12. Term and termination of the Agreement

12.1. This Agreement is valid until the termination of the Agreement by the Parties or fulfillment of all obligations of the Parties under the Principal Agreement, including the period of data retention.

12.2. The Parties shall be entitled to terminate the Agreement unilaterally by notifying the other Party thereof at least 3 (three) calendar months in advance.

12.3. If provisions of the GDPR change or if a supervisory authority issues guidelines, decisions, or regulations regarding the application of the GDPR during the term of this Agreement, with the result that this Agreement does not meet the requirements for a data processing agreement, flex.bi shall change this Agreement to meet the requirements.

12.4. If any provision of this Agreement is or becomes invalid or void, this shall not affect the effectiveness of the remaining provisions under the Agreement. In such cases, the Parties shall make all efforts to replace the invalid provision with a new one, reflecting the intention and content of the replaced provision. If such a remedy is not possible, the Parties agree on the addition of a new provision to the Agreement, which, to the extent possible, shall govern the same relations and/or issues.

13. Governing Law and Jurisdiction

13.1. This Agreement is governed by the laws of the Republic of Latvia.

13.2. Any dispute arising in connection with this Agreement, which the Parties will not be able to resolve amicably, will be submitted to the exclusive jurisdiction of the courts of the Republic of Latvia.

Annex I. List of flex.bi Subprocessors

Processor Purpose Entity country Website
Upcloud Data hosting Finland Upcloud

Annex II - Security Measures

This Annex describes flex.bi’s security program, security certifications, and technical, organizational and administrative controls and measures to protect Customer Data from unauthorized access, destruction, use, modification or disclosure (the “Security Measures“). The Security Measures are in line with the commonly accepted standards of similarly situated software-as-a-service providers.

Secure Personnel

Confidentiality or Non-Disclosure Agreements (NDAs) are signed by all employees and contractors who have a need to access sensitive or internal information. Security training and testing are regularly conducted for flex.bi employees and contractors.

flex.bi support team accesses Customer Personal Data data only for the purposes of application health monitoring and performing system or application maintenance and upon customer request for support purposes. Only authorized flex.bi employees have access to application data.

Secure Software Development

All software development projects follow secure development lifecycle principles. All development undergoes design review to ensure security requirements are incorporated within Software.
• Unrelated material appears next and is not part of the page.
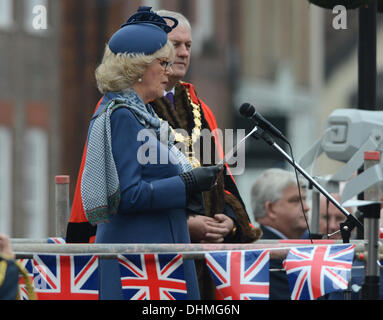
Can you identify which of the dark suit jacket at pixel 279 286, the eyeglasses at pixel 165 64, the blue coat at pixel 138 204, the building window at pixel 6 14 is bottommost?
the dark suit jacket at pixel 279 286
All software development team members undergo regular secure development training. Software development is conducted in line with OWASP Top 10 recommendations for web application security.

Secure Testing

flex.bi deploys third-party penetration testing and vulnerability scanning of all production and Internet-facing systems on a regular basis. flex.bi participates in bug bounty programs permanently testing our products for vulnerabilities. We perform static and dynamic software application security testing of all code, including open-source libraries, as part of our software development process.

Cloud Security

flex.bi Cloud provides maximum security with complete customer isolation in a modern, multi-tenant cloud architecture. flex.bi Cloud is hosted on the Upcloud platform (DE-FRA1 data center in Germany).

  • Each flex.bi account imported data are stored in a separate database scheme and are isolated from other Customer data.
  • Each incoming web request is authenticated and authorized before access to Customer data is allowed.

  • All data is encrypted at rest and in transmission to prevent any unauthorized access and prevent data flex.bi application database full backups are performed once per day and are retained for 14 days. All backup data are encrypted. Backups are stored in the Upcloud platform.